Ambient air pollution data

We estimated residential exposures to PM2.5 from ambient sources, using a Bayesian Maximum Entropy (BME)-based spatiotemporal modeling approach. BME is a powerful stochastic modeling and mapping method for characterizing environmental exposure and human-ecosystem interactions (Christakos et al., 2001), which has been used in several large epidemiological cohort studies (Jerrett et al., 2013; Chen et al., 2015). In order to minimize the scaling error resulting from temporal misalignment in both the exposure source data and the subsequent estimates, a BME spatiotemporal model was constructed to produce daily ambient PM2.5 concentration at each geocoded location where WHIMS participants resided. To evaluate the validity of resulting exposure estimates, we conducted cross-validation analyses on the estimation accuracy, using US Environmental Protection Agency (EPA) air monitoring data. We first randomly divided the data into 10 distinctive sets of monitoring stations. For each “held-out” 10% of these data, we obtained daily BME estimates using only data from the remaining 90% of monitoring stations. We then pooled the cross-validation statistics across 10 distinctive sets and found moderate correlations between the “held-out” data and their BME estimates (cross-validation R2 = 0.74 for daily PM2.5). These daily BME estimates were then aggregated and combined with the residential histories, including relocations to calculate the 3-year average exposures preceding each brain MRI scan. These 3-year average exposures were highly correlated (Pearson's R = 0.93) with the cumulative exposure estimates of yearly PM2.5 used in previous work (Chen et al., 2015).

Measurement of covariates

At the WHIMS enrollment, participants completed structured questionnaires to provide information on demographics (age, race/ethnicity), socioeconomic status (including education, family income, employment status), lifestyle factors (smoking, alcohol consumption), clinical characteristics (cardiovascular disease [CVD] and related risk factors), and prior hormone therapy use. History of CVD included previous coronary heart disease (myocardial infarction, coronary angioplasty, or coronary artery bypass graft), stroke, or transient ischemic attack. Body mass index (kg/m2) was calculated. Hypertension was defined as use of antihypertensive medication or elevated blood pressure (systolic blood pressure ≥140 mmHg or diastolic blood pressure ≥90 mmHg).
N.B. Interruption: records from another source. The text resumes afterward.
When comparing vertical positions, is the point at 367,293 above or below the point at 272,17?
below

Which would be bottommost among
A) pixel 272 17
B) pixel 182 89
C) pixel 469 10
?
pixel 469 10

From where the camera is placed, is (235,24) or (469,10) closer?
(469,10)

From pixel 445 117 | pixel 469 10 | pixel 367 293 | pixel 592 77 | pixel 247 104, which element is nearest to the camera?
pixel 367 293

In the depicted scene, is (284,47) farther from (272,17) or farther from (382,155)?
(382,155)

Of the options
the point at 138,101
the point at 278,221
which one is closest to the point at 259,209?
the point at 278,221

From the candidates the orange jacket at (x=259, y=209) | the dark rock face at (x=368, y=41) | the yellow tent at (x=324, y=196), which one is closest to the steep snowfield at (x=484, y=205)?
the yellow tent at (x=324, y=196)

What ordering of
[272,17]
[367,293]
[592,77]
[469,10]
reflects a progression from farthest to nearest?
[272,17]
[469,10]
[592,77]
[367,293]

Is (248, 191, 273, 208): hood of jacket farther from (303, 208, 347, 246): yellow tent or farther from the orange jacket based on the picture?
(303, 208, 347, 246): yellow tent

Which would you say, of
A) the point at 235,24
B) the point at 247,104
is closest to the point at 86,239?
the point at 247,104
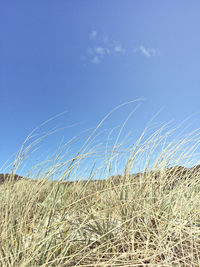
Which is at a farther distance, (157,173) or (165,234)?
(157,173)

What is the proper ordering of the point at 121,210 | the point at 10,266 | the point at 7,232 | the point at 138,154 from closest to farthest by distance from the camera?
the point at 10,266 < the point at 7,232 < the point at 121,210 < the point at 138,154

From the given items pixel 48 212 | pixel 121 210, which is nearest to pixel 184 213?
pixel 121 210

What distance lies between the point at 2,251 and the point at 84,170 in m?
0.89

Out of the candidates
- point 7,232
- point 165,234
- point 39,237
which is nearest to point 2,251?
point 7,232

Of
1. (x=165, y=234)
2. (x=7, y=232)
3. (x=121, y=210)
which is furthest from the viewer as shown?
(x=121, y=210)

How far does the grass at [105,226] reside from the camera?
123 centimetres

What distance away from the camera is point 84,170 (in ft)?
6.74

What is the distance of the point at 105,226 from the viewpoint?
64.8 inches

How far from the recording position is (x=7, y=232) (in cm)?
132

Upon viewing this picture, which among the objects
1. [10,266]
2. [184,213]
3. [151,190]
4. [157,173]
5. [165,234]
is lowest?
[10,266]

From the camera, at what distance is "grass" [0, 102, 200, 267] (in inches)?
48.6

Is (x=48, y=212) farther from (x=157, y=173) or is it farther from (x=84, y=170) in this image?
(x=157, y=173)

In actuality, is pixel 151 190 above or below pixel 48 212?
above

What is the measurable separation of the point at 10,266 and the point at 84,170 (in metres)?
1.00
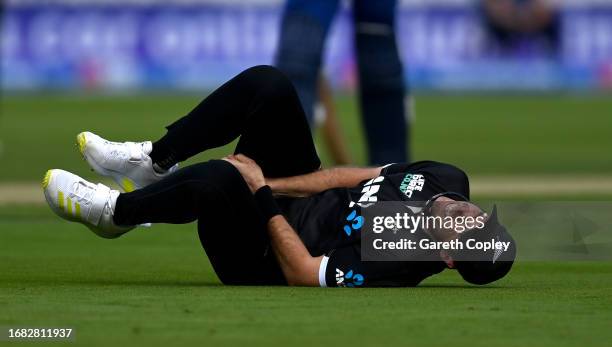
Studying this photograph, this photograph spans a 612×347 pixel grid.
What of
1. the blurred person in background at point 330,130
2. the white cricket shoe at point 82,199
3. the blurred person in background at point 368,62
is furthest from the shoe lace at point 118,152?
the blurred person in background at point 330,130

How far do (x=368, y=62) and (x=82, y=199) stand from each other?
3.15 metres

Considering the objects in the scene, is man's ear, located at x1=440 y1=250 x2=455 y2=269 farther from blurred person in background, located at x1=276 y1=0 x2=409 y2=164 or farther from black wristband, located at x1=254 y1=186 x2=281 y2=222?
blurred person in background, located at x1=276 y1=0 x2=409 y2=164

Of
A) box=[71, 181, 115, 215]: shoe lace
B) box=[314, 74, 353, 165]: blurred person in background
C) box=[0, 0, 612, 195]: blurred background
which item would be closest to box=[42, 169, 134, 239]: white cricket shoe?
box=[71, 181, 115, 215]: shoe lace

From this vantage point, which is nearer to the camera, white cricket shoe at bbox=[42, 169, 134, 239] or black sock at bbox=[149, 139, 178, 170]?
white cricket shoe at bbox=[42, 169, 134, 239]

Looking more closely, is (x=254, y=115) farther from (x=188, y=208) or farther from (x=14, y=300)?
(x=14, y=300)

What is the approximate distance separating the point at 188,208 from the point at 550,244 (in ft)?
4.57

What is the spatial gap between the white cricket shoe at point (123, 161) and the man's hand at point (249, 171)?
0.95 feet

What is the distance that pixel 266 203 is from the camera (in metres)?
5.49

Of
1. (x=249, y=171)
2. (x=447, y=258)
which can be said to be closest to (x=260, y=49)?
(x=249, y=171)

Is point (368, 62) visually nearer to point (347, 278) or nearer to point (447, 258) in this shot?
point (347, 278)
Treated diabetes mellitus (DM) was defined as a physician diagnosis plus oral medications or insulin therapy. Good reliability and validity of both the self-reported medical histories and the physical measures have been documented (Heckbert et al., 2004).

Statistical analysis

Voxel-wise linear regression models (Good et al., 2001) were fit to GM and WM RAVENS maps using Statistical Parametric Mapping (SPM) software (version 8) to examine the associations that brain structures had with PM2.5 exposure after adjusting for intracranial volume and potential confounders including age, race, BMI, geographic region (Northeast, South, Midwest, and West; Chen et al., 2015), education, family income, employment status, smoking, alcohol consumption, CVD history, hypertension, treated diabetes, and prior hormone therapy use. We investigated both negative and positive associations of PM2.5 with tissue volumes. All results were corrected for multiple comparisons using a false discovery rate (FDR) < 0.05 (Benjamini and Hochberg, 1995). Clusters with fewer than 50 voxels were removed from the results.

Results

Demographic, lifestyle, and clinical characteristics of participants are listed in Table 1. Greater PM2.5 exposure was associated with spatial patterns of smaller brain volumes in cortical GM and subcortical WM areas (Figures 1, 2). For GM, higher PM2.5 was associated with smaller volumes clustered in the bilateral superior, middle, and medial frontal gyri. Other clusters of negative associations were in the left inferior frontal gyrus and bilateral superior parietal lobule and occipital poles. For WM, the largest clusters of negative associations were in the anterior and posterior extreme/external capsule and the calcarine gyri. No correlation was found between corpus callosum and PM2.5 exposure. In addition, we found no evidence for smaller hippocampal or temporal lobe volumes with PM2.5 exposure. Statistically significant clusters of associations were found in deep gray matter nuclei (q < 0.05 FDR corrected): larger volumes were associated with increased PM2.5 exposures (Figure 3). These local GM regions, pinpointed by colors in Figure 3, included the thalamus, putamen, and globus pallidus bilaterally, as well as the posterior insula. There were no WM areas with significant positive associations with increased PM2.5 exposure.
Table 1

Baseline characteristics of WHIMS-MRI participants (.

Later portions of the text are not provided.